- _YOUR OBJECTIVE_
Below are the records; return every line from the one that contains "Muôn Thuở Nước" to the last, exactly, skipping the pictures.

** INPUT FOR THIS TASK follows **

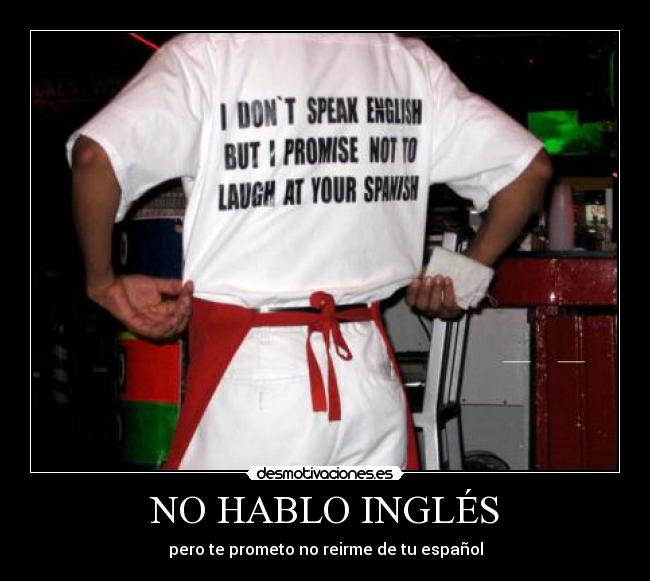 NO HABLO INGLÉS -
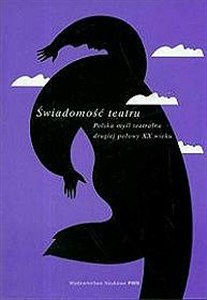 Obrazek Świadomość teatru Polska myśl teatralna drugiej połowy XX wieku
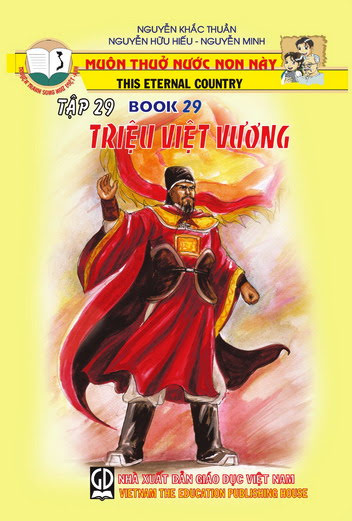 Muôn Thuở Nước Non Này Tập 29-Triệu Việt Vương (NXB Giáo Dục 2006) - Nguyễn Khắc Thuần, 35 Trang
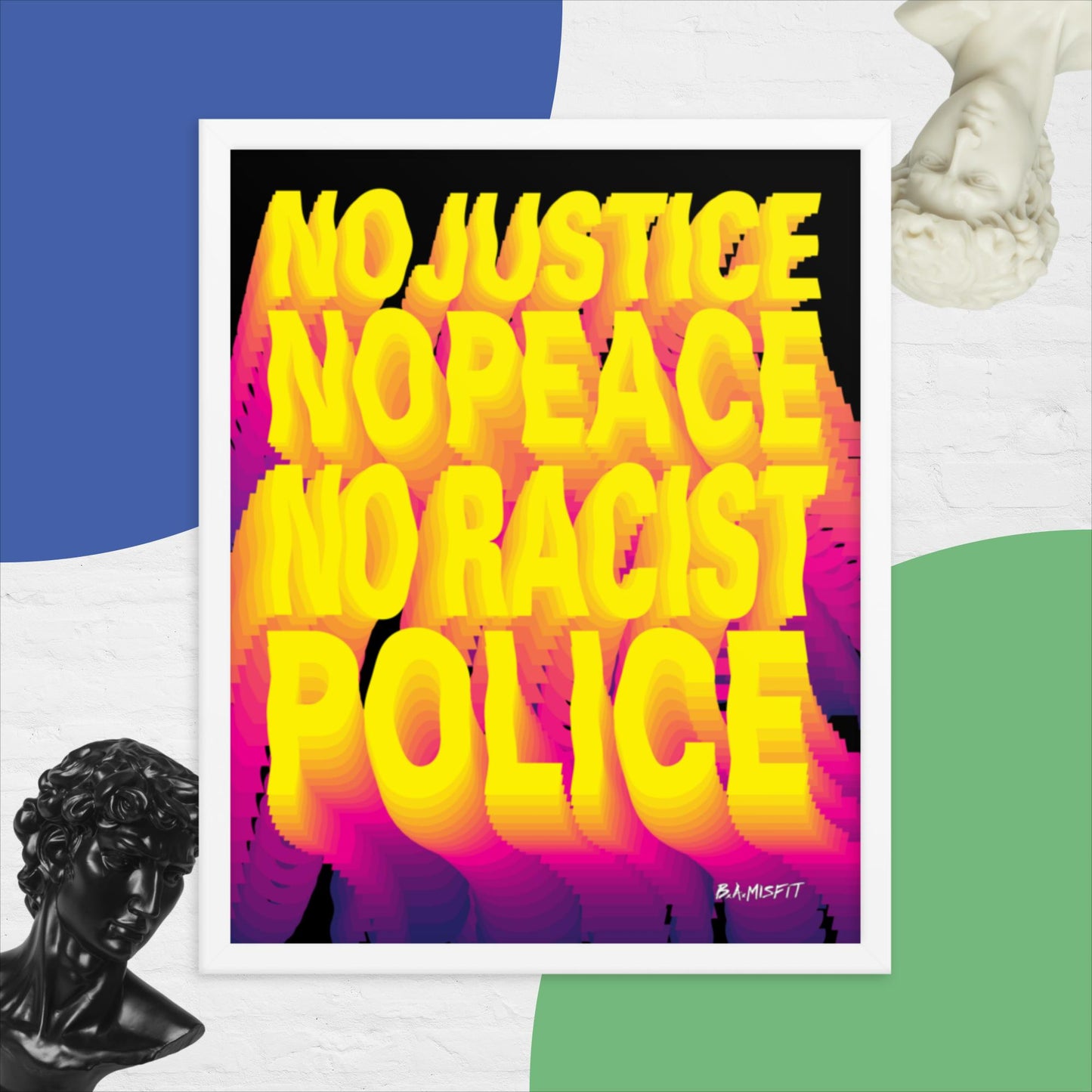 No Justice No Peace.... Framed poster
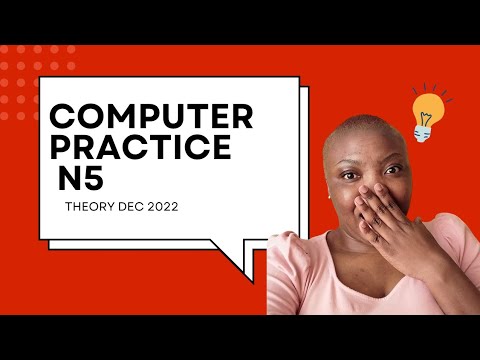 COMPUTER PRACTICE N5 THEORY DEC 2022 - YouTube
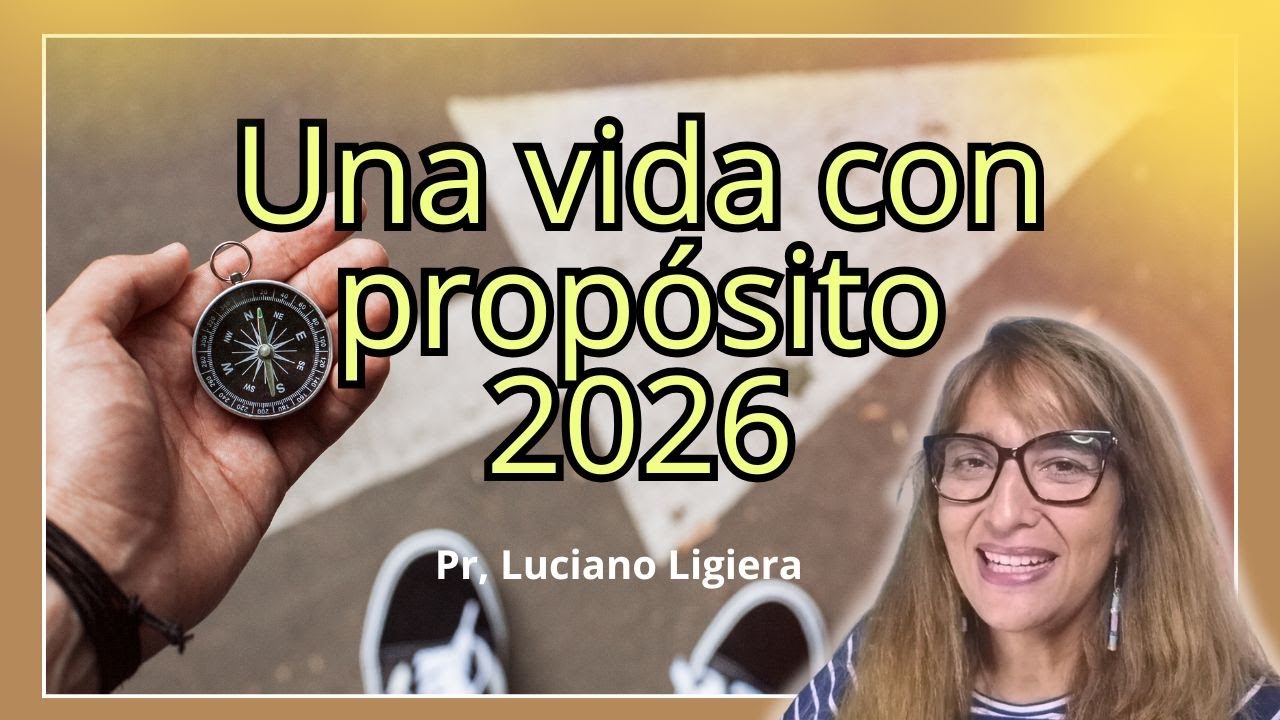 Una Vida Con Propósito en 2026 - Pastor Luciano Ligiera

** End of INPUT FOR THIS TASK **

- _RESULT_
 Muôn Thuở Nước Non Này Tập 29-Triệu Việt Vương (NXB Giáo Dục 2006) - Nguyễn Khắc Thuần, 35 Trang
 No Justice No Peace.... Framed poster
 COMPUTER PRACTICE N5 THEORY DEC 2022 - YouTube
 Una Vida Con Propósito en 2026 - Pastor Luciano Ligiera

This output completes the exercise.